**Aufgabenstellung**
Kannst du im Text über Autonomie das Stück von "Autonomie ist in" bis "konformes Handeln zugrunde?" noch einmal wiedergeben und darin "hohes Gut" gegen "großer Wert" austauschen?

**Quellenauszug**
---*---

Autonomie braucht ein gewisses Maß an Privatheit. Doch die schwindet.

Foto: Cate Gillon/Getty Images

Es braucht nicht den großen Knall. Es braucht keine Zäsur, um unser Gesellschaftssystem zu verändern. Ein Systemwechsel kann auch als Übergang vonstatten gehen: Machtverhältnisse und die Regeln des Alltags verändern sich schleichend. Soziale Normen und Verhaltensweisen verschieben sich. Das kann eine Chance sein für mehr Solidarität und den Abbau von Herrschaftsstrukturen. Es kann aber auch eine große Bedrohung sein – sagen Michael Pauen und Harald Welzer. Ihr Buch “Autonomie – Eine Verteidigung” lässt mich besorgt fragen: Sind wir schon längst wieder auf dem Weg in eine totalitäre Gesellschaft?

Autonomie ist in unserer Gesellschaft eigentlich ein hohes Gut. Je mehr wir uns individualisiert haben, umso größer wurden unsere persönlichen Handlungsspielräume. Autonomes Handeln gilt gemeinhin als positiv, während “Mitläufer*innen” etwas schief angeschaut werden: Hast du etwa keine eigene Meinung? Gerade die kapitalistische Vorstellung von der eigenen Inwertsetzung und vom persönlichem Erfolg scheinen darauf abzuzielen. Doch liegt diesem Streben nach Individualität und Einzelkämpfer*innentum nicht auch nur konformes Handeln zugrunde?

Autonomie vs. Heteronomie

Mitunter ist es offenbar schwierig, eine klare Linie zu ziehen: Wo handle ich tatsächlich autonom, das heißt nach meinen eigenen Überzeugungen? Und bin ich bereit, dabei Widerstände und Gefahren in Kauf zu nehmen? Oder richte ich mich nach den Einfllüssen aus meiner Umwelt oder Überzeugungen anderer Menschen? Wo verhalte ich mich heteronom? Wie so oft, kommt es auf die richtige Kombination an: Keine Gesellschaft kann weder funktionieren, wenn alle Menschen völlig autonom noch wenn sie völlig heteronom handeln.

---*---

**Verfügbare Daten**
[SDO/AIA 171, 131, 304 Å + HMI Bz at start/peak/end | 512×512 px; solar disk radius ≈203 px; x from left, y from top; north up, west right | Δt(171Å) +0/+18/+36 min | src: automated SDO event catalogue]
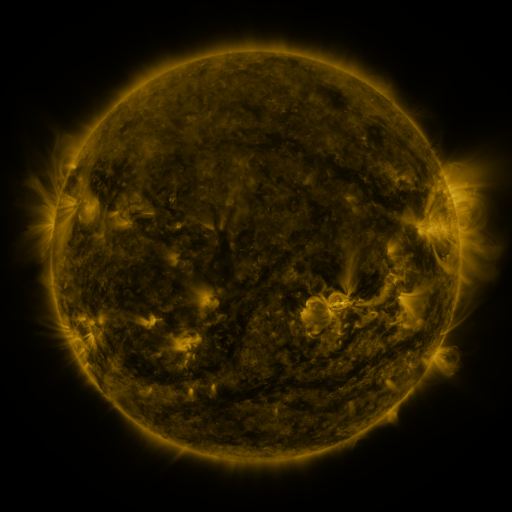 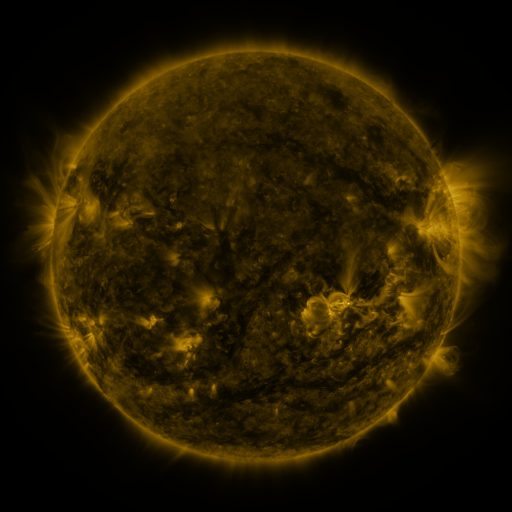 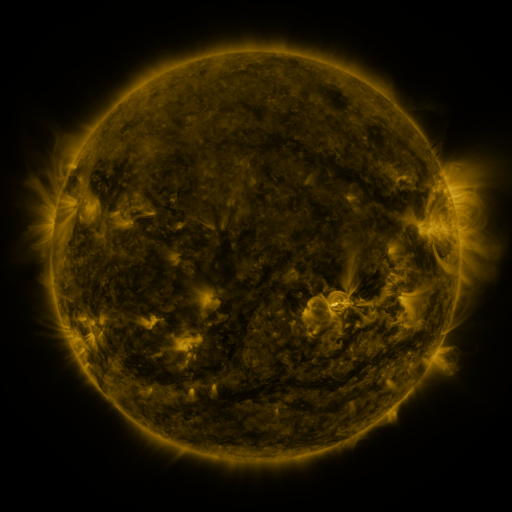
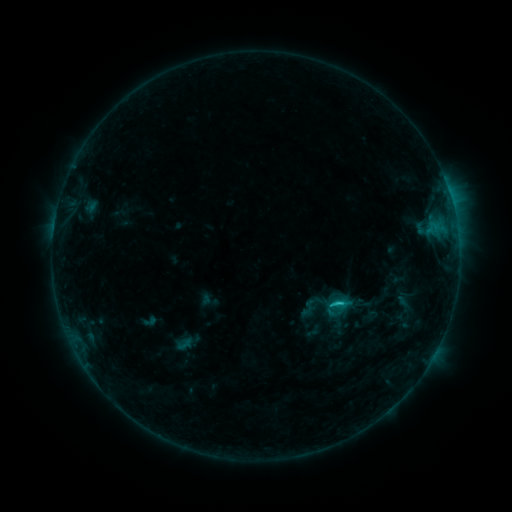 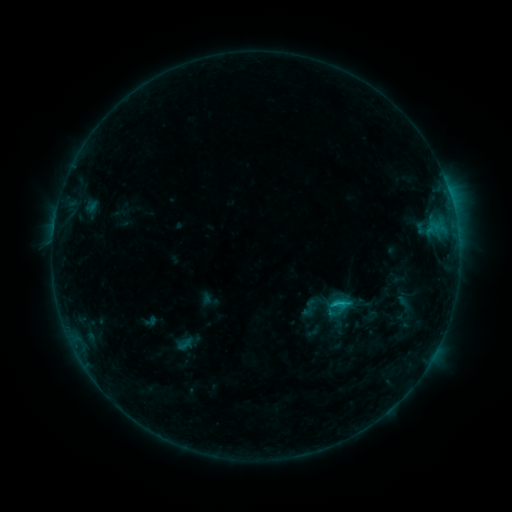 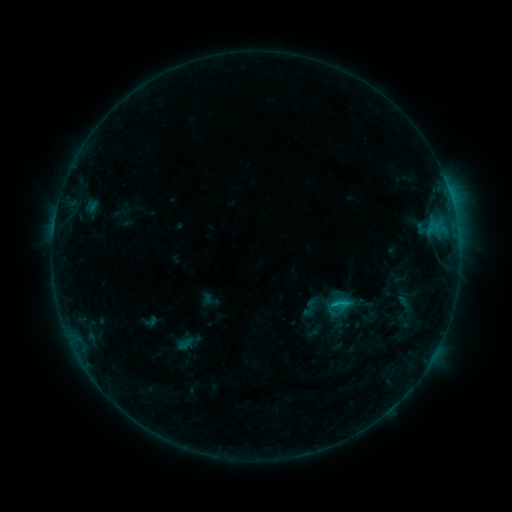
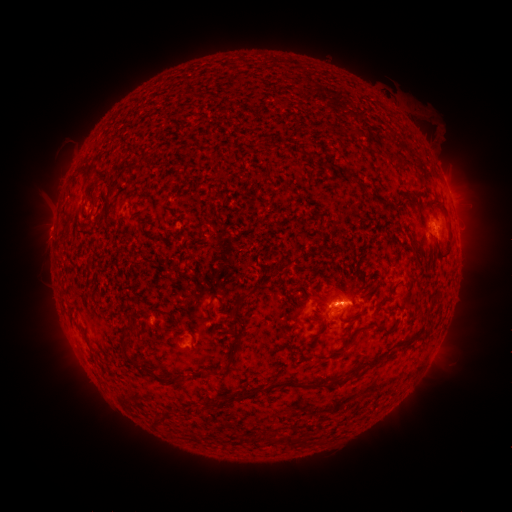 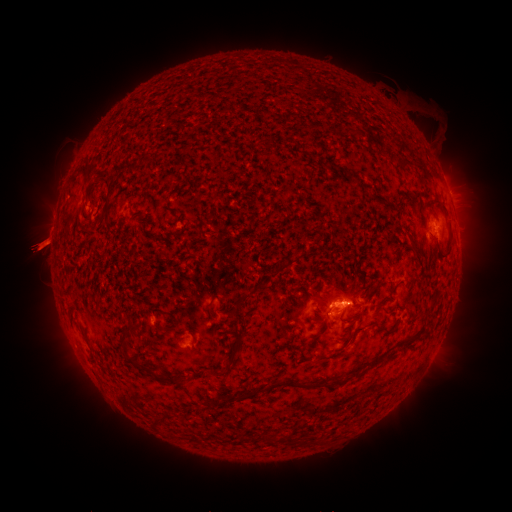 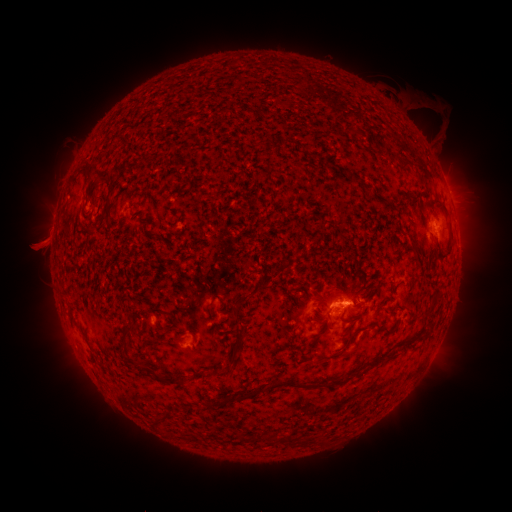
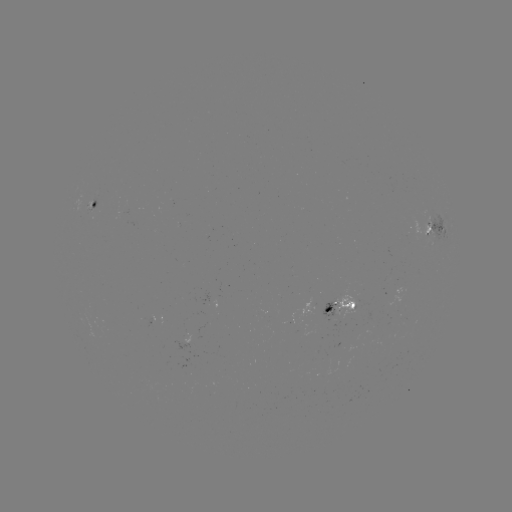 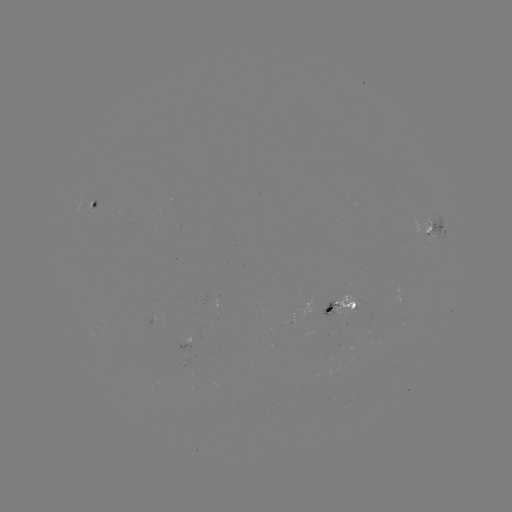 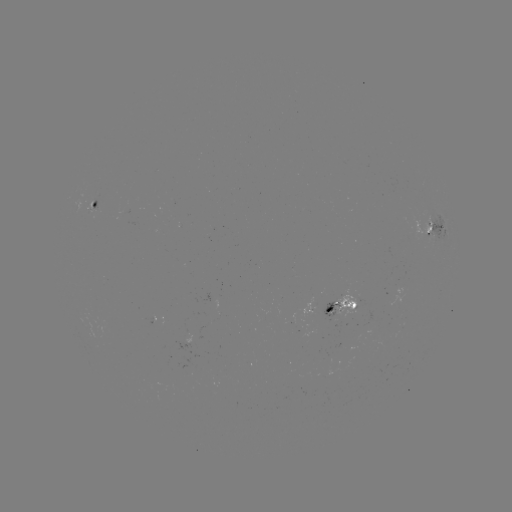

---*---

**Richtige Antwort**
Autonomie ist in unserer Gesellschaft eigentlich ein großer Wert. Je mehr wir uns individualisiert haben, umso größer wurden unsere persönlichen Handlungsspielräume. Autonomes Handeln gilt gemeinhin als positiv, während “Mitläufer*innen” etwas schief angeschaut werden: Hast du etwa keine eigene Meinung? Gerade die kapitalistische Vorstellung von der eigenen Inwertsetzung und vom persönlichem Erfolg scheinen darauf abzuzielen. Doch liegt diesem Streben nach Individualität und Einzelkämpfer*innentum nicht auch nur konformes Handeln zugrunde?